APSE embarked upon its examination of the trend towards insourcing – or returning to delivery of services by in-house providers – before the effects of the global economic downturn were fully evident. The crisis we are now experiencing makes the need to rethink largely unchallenged assumptions about the effectiveness of outsourcing more pressing – and our examination of the insourcing phenomena more pertinent than ever. Instability in world markets will mean private companies who have been delivering local authority services may be more vulnerable to mergers and acquisitions and will find it increasingly difficult to secure investment; recent reports suggest that this is placing partnerships with the public sector under threat.
In such uncertain times, public sector procurers require flexibility, rather than being locked into long-term contractual arrangements that are costly to change. Councils need to be confident that whoever delivers services to communities is fully accountable and financially robust. And they need to be able to retain control over services, offer local training and employment opportunities and prevent public funds leaking out of local areas in the form of profits to shareholders. It is our belief that in-house services can best meet all these needs. While it has become accepted wisdom that when services are outsourced they will inevitably continue to be provided externally, there is mounting evidence that councils have been bringing services back in-house and are continuing to do so.
The Department for Business Enterprise and Regulatory Reform (BERR) Public Services Industry Review, published in July 2008, said there were “clear benefits” to taxpayers in opening up public services to competition, and recommends more outsourcing of public services to private and voluntary organisations.
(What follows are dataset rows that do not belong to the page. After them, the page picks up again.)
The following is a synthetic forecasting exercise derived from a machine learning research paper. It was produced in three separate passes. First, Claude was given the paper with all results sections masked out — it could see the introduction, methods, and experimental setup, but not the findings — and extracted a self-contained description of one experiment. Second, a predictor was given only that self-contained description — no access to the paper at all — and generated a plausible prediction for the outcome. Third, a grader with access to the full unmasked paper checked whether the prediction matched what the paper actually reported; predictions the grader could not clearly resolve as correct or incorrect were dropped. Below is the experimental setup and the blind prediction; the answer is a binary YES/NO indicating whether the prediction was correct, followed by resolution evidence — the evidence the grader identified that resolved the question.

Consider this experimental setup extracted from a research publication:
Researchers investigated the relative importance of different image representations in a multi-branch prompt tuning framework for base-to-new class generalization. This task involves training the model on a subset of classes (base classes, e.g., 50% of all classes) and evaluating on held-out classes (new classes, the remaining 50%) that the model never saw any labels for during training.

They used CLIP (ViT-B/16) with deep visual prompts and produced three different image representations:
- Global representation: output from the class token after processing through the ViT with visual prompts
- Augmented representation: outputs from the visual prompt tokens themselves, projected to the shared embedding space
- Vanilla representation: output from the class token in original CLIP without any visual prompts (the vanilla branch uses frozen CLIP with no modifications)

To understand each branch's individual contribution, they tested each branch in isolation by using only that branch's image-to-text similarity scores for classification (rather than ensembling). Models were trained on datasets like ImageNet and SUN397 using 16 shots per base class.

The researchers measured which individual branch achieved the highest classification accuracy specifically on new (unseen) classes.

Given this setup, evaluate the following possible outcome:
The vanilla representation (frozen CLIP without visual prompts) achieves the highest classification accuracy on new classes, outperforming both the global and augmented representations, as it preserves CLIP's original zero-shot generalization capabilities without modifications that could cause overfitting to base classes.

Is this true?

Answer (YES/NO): YES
However, APSE’s research would suggest that this is far from the case. Here we set out equally compelling reasons both for retaining services in-house and, where there is a good strategic and operational case, for bringing services back in-house from the private and third sectors.
We are not suggesting that in-house services are, or should, be the only method of service delivery available to local authorities. We do however, wish to set the record straight and provide an appraisal of the benefits of in-house provision to counterbalance vested interests seeking only to promote a one size fits all solution. In this we have some useful allies, not least researchers from the United States and Deloittes, whose 2005 report Calling a Change in the Outsourcing Market found limitations to the outsourcing drive in public services and evidence of public and private sector bodies bringing work back in-house.
The Department for Communities and Local Government’s latest Statutory Guidance on Creating Strong, Safe and Prosperous Communities says councils should “regularly and rigorously assess and review the competitiveness” of services against “similar services provided by other statutory bodies, local authorities and other service providers”. Many councils already adopt this approach, and where externally provided services are found wanting, local authorities have considered the in-house option as a means of achieving their wider community leadership responsibilities.
Significantly, APSE’s research shows insourcing is happening for practical reasons as opposed to any ideological stance. Our investigation demonstrates that councils are finding insourcing a realistic service delivery option that can: ensure service continuity, address issues of poor performance; build flexibility and integration into the service delivery chain; and provide more accountable local services. I hope you will find the research informative and that it will provide a useful guide for those local authorities that are considering insourcing services.